I think most f the older T111 was solid fir not cedar similar to the soffits that builders use to match the cedar siding most of that stuff is rough fir. Cedar to expensive. Now they have a bunch smart side type products that mimic the T111 look.


----------



## vermontpainter

Time to take off the painter hat for a minute. Think bigger picture. T-111 is the economy grade of the lumber world...the Ford Escort. Does Ford suggest that you can get 300k miles out of an escort? 7 years is plenty to expect from that material.


----------



## MAK-Deco

vermontpainter said:


> Time to take off the painter hat for a minute. Think bigger picture. T-111 is the economy grade of the lumber world...the Ford Escort. Does Ford suggest that you can get 300k miles out of an escort? 7 years is plenty to expect from that material.



I don't see why you wouldn't to get more out of the newer materials spec'd to look like T111 with proper sealing and maintenance it should last a long time.


----------



## vermontpainter

MAK-Deco said:


> I don't see why you wouldn't to get more out of the newer materials spec'd to look like T111 with proper sealing and maintenance it should last a long time.

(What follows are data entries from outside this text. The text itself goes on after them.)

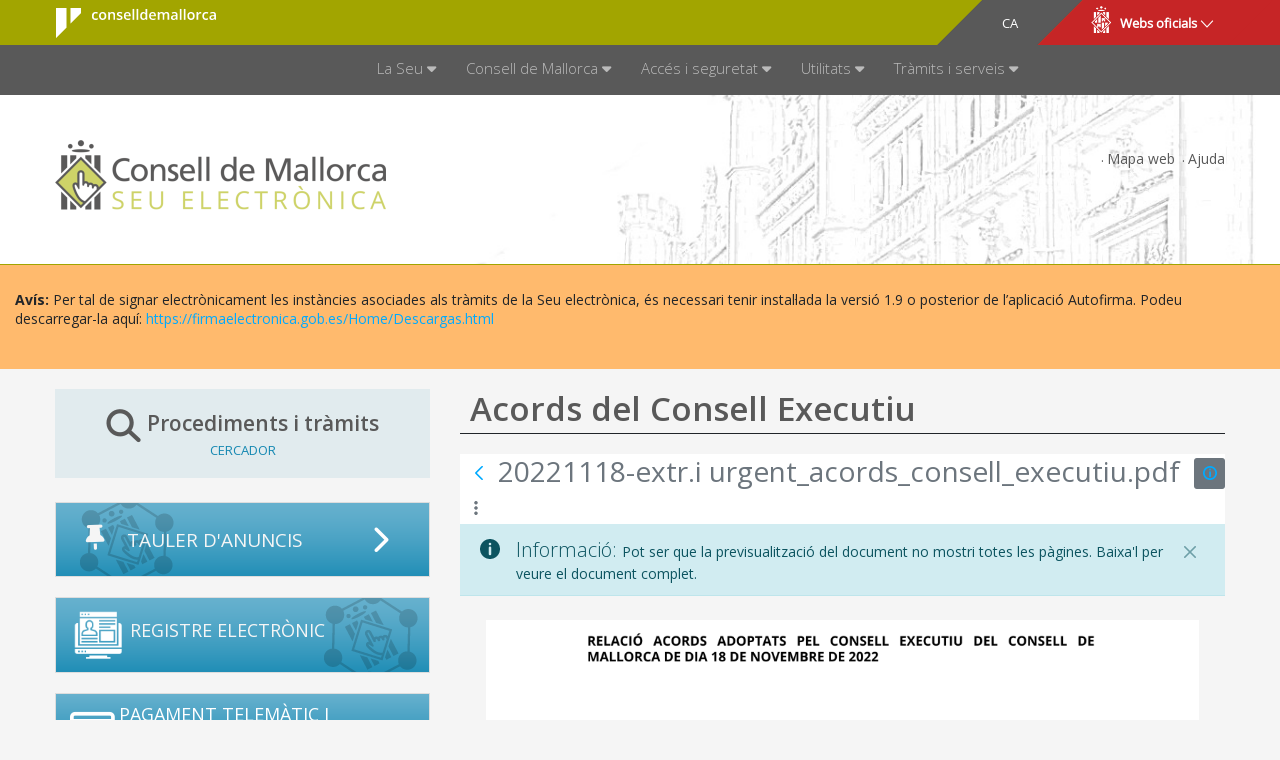

--- FILE ---
content_type: text/css;charset=UTF-8
request_url: https://seu.conselldemallorca.net/o/document-library-web/document_library/css/file_size_mimetypes.css
body_size: 265
content:
.dm-field-repeatable-delete-button,.dm-field-repeatable-add-button{border-radius:10px;height:18px;padding:2px;position:absolute;top:0;width:18px}.dm-field-repeatable-delete-button .lexicon-icon,.dm-field-repeatable-add-button .lexicon-icon{height:10px;margin-bottom:7px;margin-top:0;width:10px}.dm-field-repeatable-delete-button{right:38px}.dm-field-repeatable-add-button{right:16px}.size-limit-row{margin-top:2rem}.size-limit-row .form-feedback-group{position:absolute}/*# sourceMappingURL=file_size_mimetypes.css.map */
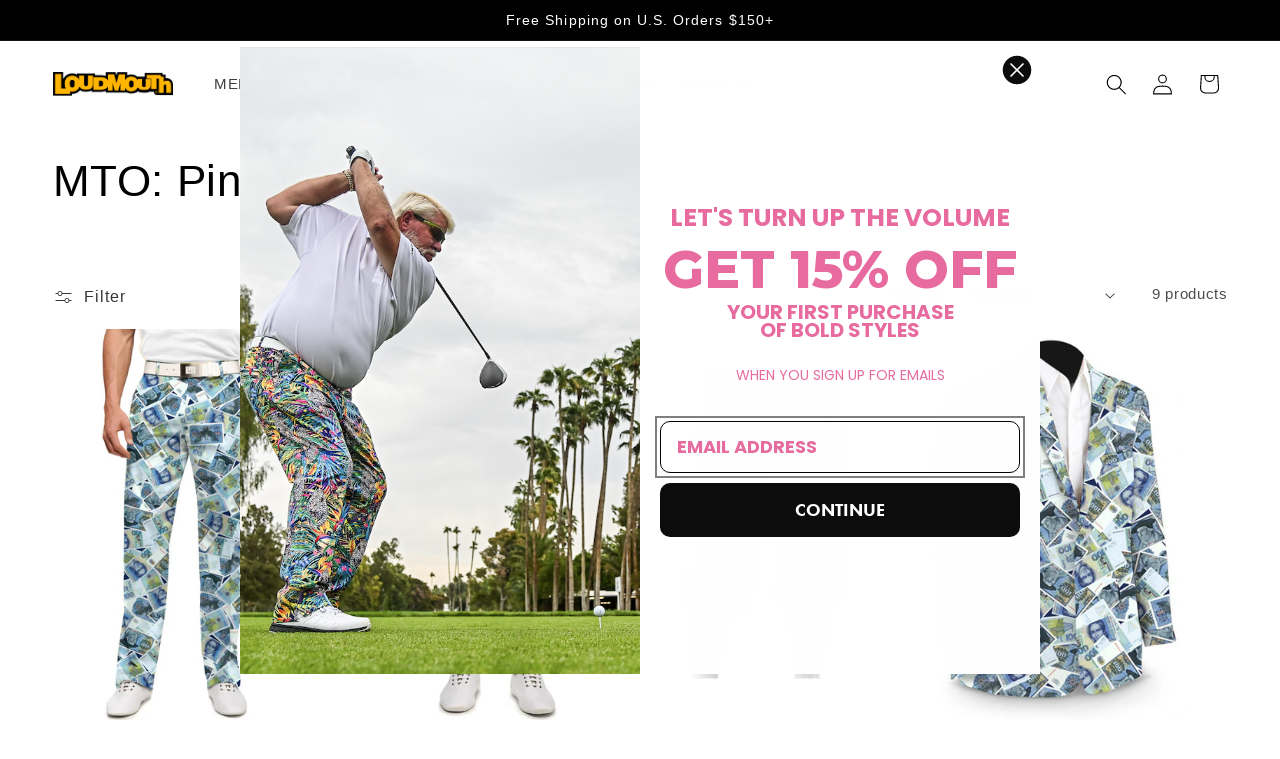

--- FILE ---
content_type: image/svg+xml
request_url: https://www.loudmouth.com/cdn/shop/files/LOUDMOUTH_LOGO_e8141472-7b0b-417f-aa13-319c3dded1da.svg?v=1742840673&width=120
body_size: 40141
content:
<svg viewBox="0 0 1668.5 321.7" version="1.1" xmlns:xlink="http://www.w3.org/1999/xlink" xmlns="http://www.w3.org/2000/svg" id="Layer_1">
  
  <g id="rZHALO.tif">
    <image xlink:href="[data-uri]" transform="translate(.21 -.31) scale(.75)" height="429" width="2225" data-name="Layer_1" id="Layer_11"></image>
  </g>
</svg>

If its a laminate, it doesnt work. Its a cost effective alternative, but the nature of laminates on exteriors is, ultimately, de-lam...thats the reality of weather: sun, moisture, expansion, contraction...on sheet goods other than, say, MDO, forget about it.


----------



## MAK-Deco

I have painted the exterior of a 96 unit complex that put smart side T111 on in the 1992-1995 and caulk with vulkem 116 and they have not replaced one sheet! We paint the units every 5 years on a cycle with provt now in the past bm moorlife.

Hardi board now makes one to look like T111 as well


----------